Entretien inédit avec Marcel Gauchet publié dans Causeur n°29, Novembre 2010
(Causeur) On ne sait plus si c’est une insulte ou un compliment, si ça vient d’en haut ou d’en bas. En tout cas, ça fait la « une » des magazines. Les populistes sont partout : à Causeur bien sûr mais aussi au Monde ou à Canal +. Et ce n’est pas nous qui le disons mais les Inrocks, c’est dire si c’est sérieux. Alors, nous avions bien une définition à vous proposer, mais elle est un peu étroite pour accueillir tout ce beau monde. Jusque-là, on croyait que le populisme consistait flatter les bas instincts du peuple pour mieux lui ravir le pouvoir.
(Marcel Gauchet) Opératoirement, ça se passe souvent comme ça. Mais si on s’en tient là, on ne comprend rien au phénomène actuel, qui se caractérise par une progression simultanée du populisme et de sa dénonciation. Sans compter qu’il s’agit d’une notion difficile à appréhender, puisqu’elle n’a pas de contraire.

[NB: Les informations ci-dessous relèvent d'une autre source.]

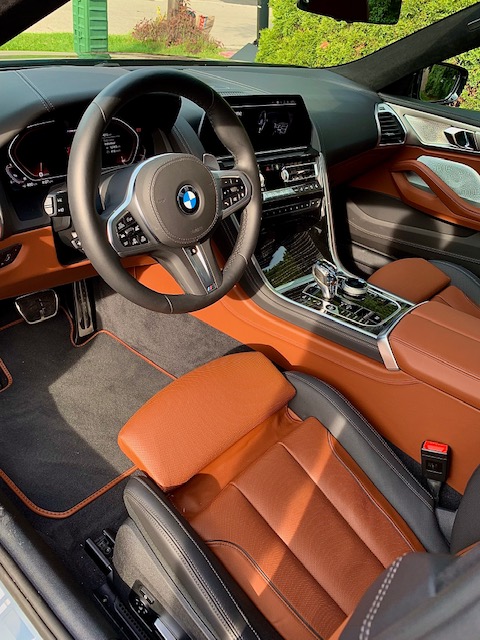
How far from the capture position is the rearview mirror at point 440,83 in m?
3.01

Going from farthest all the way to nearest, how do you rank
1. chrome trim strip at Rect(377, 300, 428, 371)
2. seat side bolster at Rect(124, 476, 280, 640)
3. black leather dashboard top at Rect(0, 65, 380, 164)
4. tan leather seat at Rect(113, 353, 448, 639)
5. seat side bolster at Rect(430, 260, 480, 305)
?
seat side bolster at Rect(430, 260, 480, 305) → chrome trim strip at Rect(377, 300, 428, 371) → black leather dashboard top at Rect(0, 65, 380, 164) → tan leather seat at Rect(113, 353, 448, 639) → seat side bolster at Rect(124, 476, 280, 640)

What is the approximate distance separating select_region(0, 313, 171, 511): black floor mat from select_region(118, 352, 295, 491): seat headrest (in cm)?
60

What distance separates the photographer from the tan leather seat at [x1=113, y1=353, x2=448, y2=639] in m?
1.31

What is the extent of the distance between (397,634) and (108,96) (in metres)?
1.17

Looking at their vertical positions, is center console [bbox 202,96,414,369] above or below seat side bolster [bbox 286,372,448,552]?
above

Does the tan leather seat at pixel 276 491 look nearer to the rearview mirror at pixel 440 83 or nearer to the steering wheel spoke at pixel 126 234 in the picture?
the steering wheel spoke at pixel 126 234

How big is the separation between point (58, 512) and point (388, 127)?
2.17 m

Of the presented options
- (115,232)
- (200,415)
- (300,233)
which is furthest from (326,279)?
(115,232)

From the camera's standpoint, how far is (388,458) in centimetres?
160

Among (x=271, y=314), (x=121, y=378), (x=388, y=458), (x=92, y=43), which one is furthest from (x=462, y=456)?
(x=92, y=43)

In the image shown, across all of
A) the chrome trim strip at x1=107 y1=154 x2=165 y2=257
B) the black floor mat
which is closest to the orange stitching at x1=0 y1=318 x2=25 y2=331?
the black floor mat

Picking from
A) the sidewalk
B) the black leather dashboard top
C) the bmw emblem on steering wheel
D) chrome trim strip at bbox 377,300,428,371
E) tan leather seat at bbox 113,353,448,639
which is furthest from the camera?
the sidewalk

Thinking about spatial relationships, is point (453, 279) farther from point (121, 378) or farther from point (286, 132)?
point (121, 378)

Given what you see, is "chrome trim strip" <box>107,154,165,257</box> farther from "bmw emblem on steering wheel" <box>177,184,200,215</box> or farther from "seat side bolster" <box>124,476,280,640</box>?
"seat side bolster" <box>124,476,280,640</box>
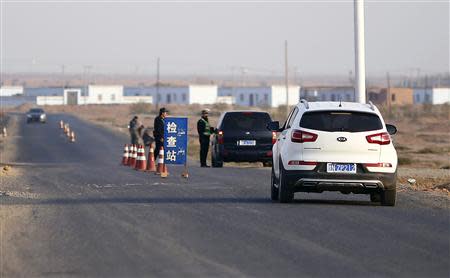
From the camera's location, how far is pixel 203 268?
35.4 feet

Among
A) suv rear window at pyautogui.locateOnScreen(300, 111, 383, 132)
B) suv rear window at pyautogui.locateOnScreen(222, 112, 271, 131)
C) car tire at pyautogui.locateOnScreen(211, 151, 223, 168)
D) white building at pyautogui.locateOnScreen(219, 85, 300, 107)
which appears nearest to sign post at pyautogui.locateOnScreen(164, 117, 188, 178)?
suv rear window at pyautogui.locateOnScreen(222, 112, 271, 131)

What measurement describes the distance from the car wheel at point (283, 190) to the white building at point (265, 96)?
6202 inches

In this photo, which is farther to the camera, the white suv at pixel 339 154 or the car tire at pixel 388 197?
the car tire at pixel 388 197

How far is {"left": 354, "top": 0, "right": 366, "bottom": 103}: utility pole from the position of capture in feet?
100

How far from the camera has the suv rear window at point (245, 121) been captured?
33.3m

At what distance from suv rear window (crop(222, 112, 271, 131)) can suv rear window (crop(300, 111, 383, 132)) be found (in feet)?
49.9

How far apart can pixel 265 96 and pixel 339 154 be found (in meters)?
168

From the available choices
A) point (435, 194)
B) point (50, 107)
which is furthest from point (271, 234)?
point (50, 107)

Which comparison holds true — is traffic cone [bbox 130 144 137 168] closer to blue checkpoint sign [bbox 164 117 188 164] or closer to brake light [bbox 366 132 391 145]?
blue checkpoint sign [bbox 164 117 188 164]

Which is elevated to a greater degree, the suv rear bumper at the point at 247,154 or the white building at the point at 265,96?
the white building at the point at 265,96

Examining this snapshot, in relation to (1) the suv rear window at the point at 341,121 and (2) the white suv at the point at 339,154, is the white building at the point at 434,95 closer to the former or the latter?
(1) the suv rear window at the point at 341,121

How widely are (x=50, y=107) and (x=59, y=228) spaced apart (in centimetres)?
16232

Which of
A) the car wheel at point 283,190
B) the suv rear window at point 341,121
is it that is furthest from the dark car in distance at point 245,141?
the suv rear window at point 341,121

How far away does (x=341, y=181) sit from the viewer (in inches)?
693
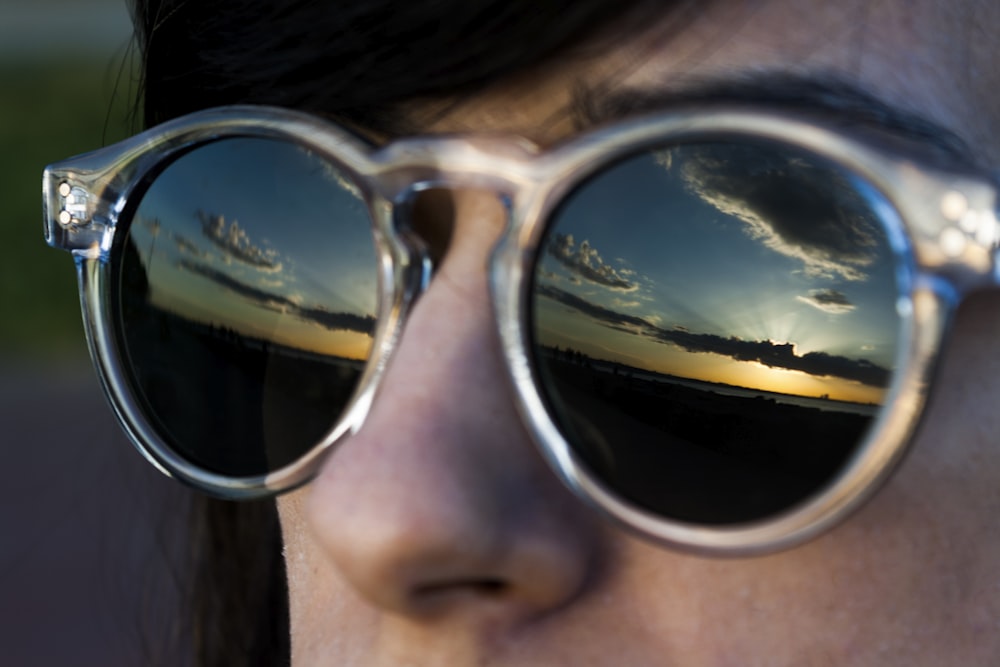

(Causeur) Alors, repartons de zéro : c’est quoi, le populisme ?
(Marcel Gauchet) Dans ce monde formidable où les esprits sont tellement ouverts, on ne sait plus où on est. Commençons donc par le plus simple : basiquement, le populisme est un mouvement anti-élites.
(Causeur) D’accord mais quand les élites sont contre les élites, on fait quoi ? Sans doute est-il temps de rechercher une signification cachée derrière les mots.
(Marcel Gauchet) Essayons. Le populisme est d’abord une rhétorique politique qui consiste à dénoncer chez l’autre des travers dans lesquels on tombe allègrement soi-même.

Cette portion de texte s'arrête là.